2009年3月13日
平田付け切れずおっさんラーメン吹いた(前橋競輪F2初日より)
新鋭・緑川修平(福島・95期)が快勝したあとの5レース。
人気は地元の三木翔太(群馬・95期)-平田真樹(群馬・86期)に集まったが
平田は道中で三木とはぐれてしまい関根大悟(埼玉・91期)の大穴一発を誘発。
ゴール後、スタンドからは「平田!お前なんかより俺のほうがよっぽど強いぞ!」という声が飛び
私のすぐ近くでカップラーメンをすすりながらレースを観戦していたおじさんが思わずカップ麺を噴き出しそうになっていた。

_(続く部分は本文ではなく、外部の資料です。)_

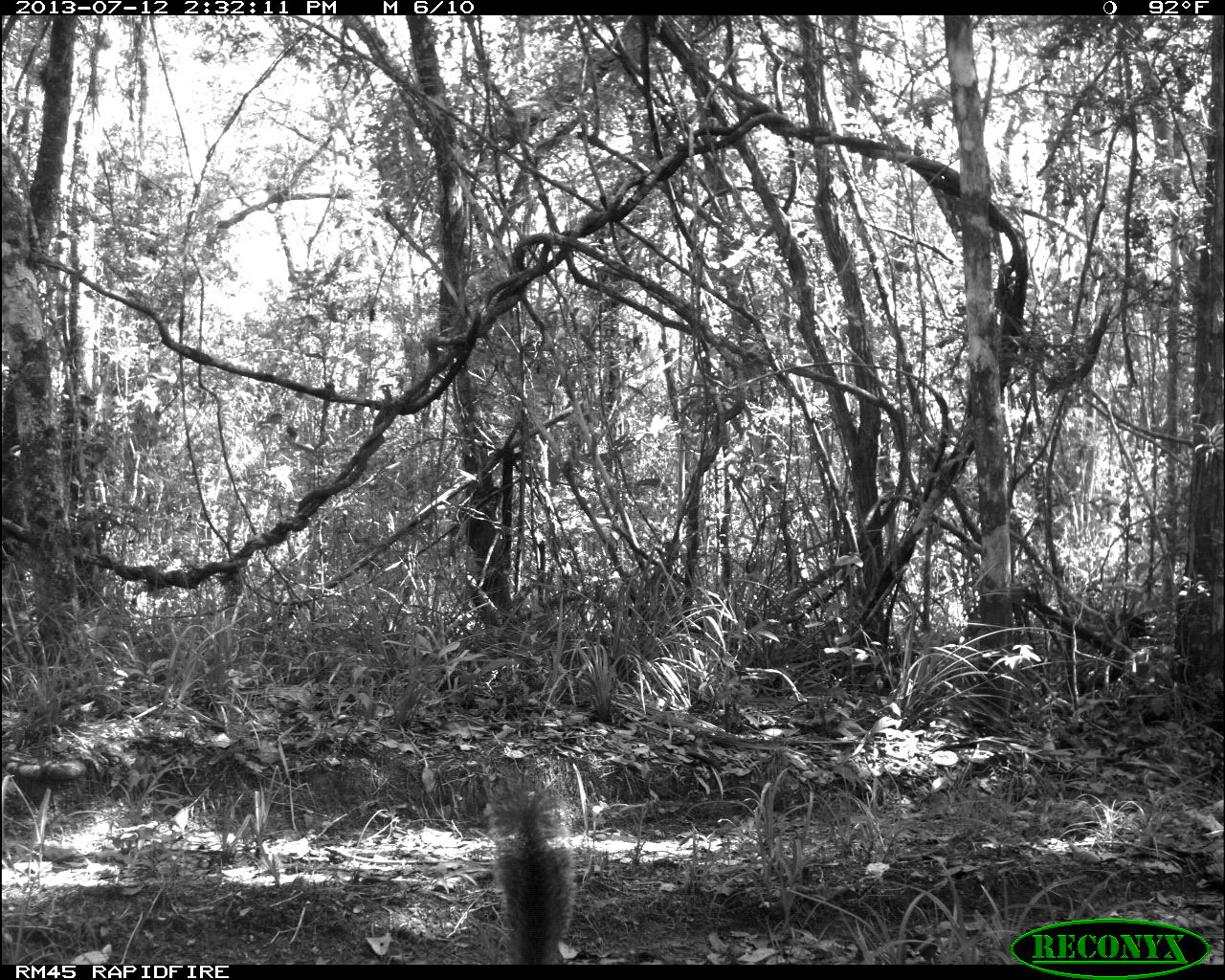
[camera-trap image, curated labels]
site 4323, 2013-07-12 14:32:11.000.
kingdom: Animalia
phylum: Chordata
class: Mammalia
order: Rodentia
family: Sciuridae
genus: Sciurus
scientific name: Sciurus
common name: squirrel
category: sciurus sp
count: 1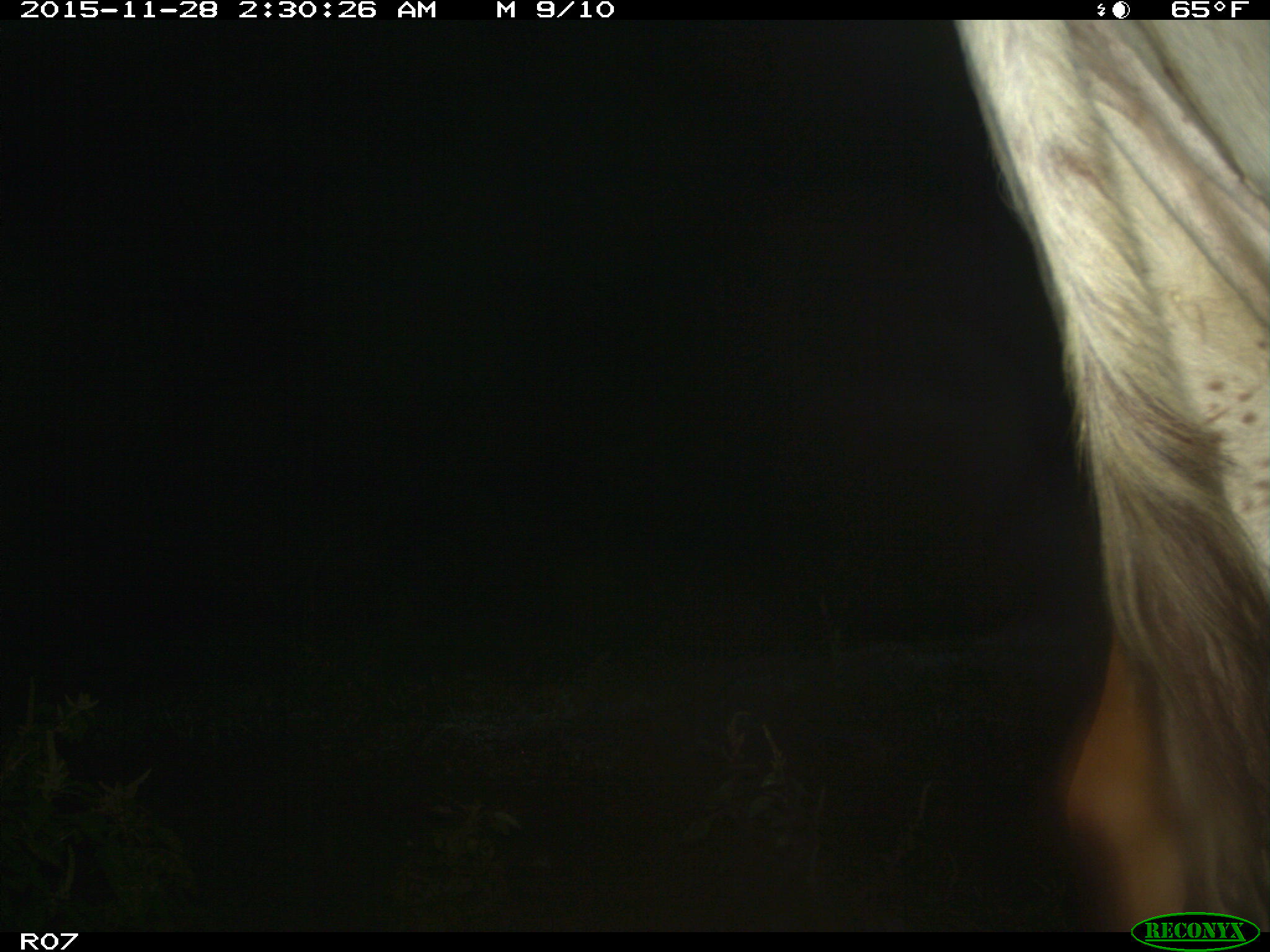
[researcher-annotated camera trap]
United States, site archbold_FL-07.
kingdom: Animalia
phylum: Chordata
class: Mammalia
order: Artiodactyla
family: Bovidae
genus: Bos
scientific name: Bos taurus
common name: domestic cow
Bos taurus (domestic cow).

7レースではAチャレ特昇後初戦の岩崎大和(茨城・94期)が4.17の大ギア斉藤重明(東京・71期)の捲りに先んじて捲りを放って快勝。
8レースでは戦前には野田英吾(群馬・75期)を使うか迷っていた田中雄彦(群馬・68期)が前々自在な走りで勝ち
この日唯一の地元選手によるグッズ施しの実施。
レース後の選手通路からは歓喜の声が満ち溢れていた。
10レースでは先に行われた西武園サイクルフェスタを企画運営するなど選手以外の面でも競輪界に尽力を続ける
ミスターダイヤモンドターン川本龍司郎(東京・82期)が清水孝夫(埼玉・63期)のアシストを受けて井上公利(宮城・93期)の番手にはまったあと
井上が一瞬走路を外した隙を突いて内側から進行。
流れから井上と叩き合いになったことから最終2角からゴールまで内圏線内を継続走行することになってしまったために赤旗審議の対象となってしまったが
判定は井上の走行の影響を受けたものとしてセーフの温情判定。
そもそも井上が走路を外した時点で走路は川本のものになっているのだからこの判定は妥当というか
セーフにしていただかないと現状のケイリンのルールの根幹が歪んでしまうことだろう。
11レースでは近況低迷が続く新潟の期待の星・鈴木庸之(92期)が打鐘から小田倉勇二(栃木・91期)を叩きに行って一旦突っ張られた上に
番手の矢口剛士(栃木・54期)に押し上げられながらも、再度発進して力で小田倉をねじ伏せる闘魂の競走を披露。
しかし鈴木の番手を回った瀬戸貴志(新潟・79期)が鈴木の動きに付け切れず、最後は自力発進。
頑張った鈴木は味方のはずの瀬戸に捲られてしまうという屈辱の結末でレースは決着した。
かつてのコメントで「ファンの気持ちも考えたレースをやりたい」という鈴木ノブの言葉が新聞に載っていたこともあったが
後ろに同県の先輩である瀬戸が付けた今回のレースなどはまさにそれ。
10レースでは同じような展開で番手の清水が動いて位置をキープして自力屋の位置取りをアシストしたが
このレースの瀬戸は最終4角でほんの少しだけ鈴木をかばう素振りを見せた…ように見えたものの最後は容赦なく突き抜けての勝利。
瀬戸の本業は番手の競走ではないにせよ、ファンにとって鈴木の心意気以上に期待されたのは
鈴木-瀬戸の折り返し車券に断然人気が集まったことからも分かるように瀬戸の番手での仕事ぶりのほう。
今回は残念ながらうまくは行かなかったが
鈴木庸之は卓越したスピードと地脚を併せ持つ逸材であるし、今後が大いに期待される選手。
あまり深く考えすぎず着実に力を付けて行ってもらいたいものである。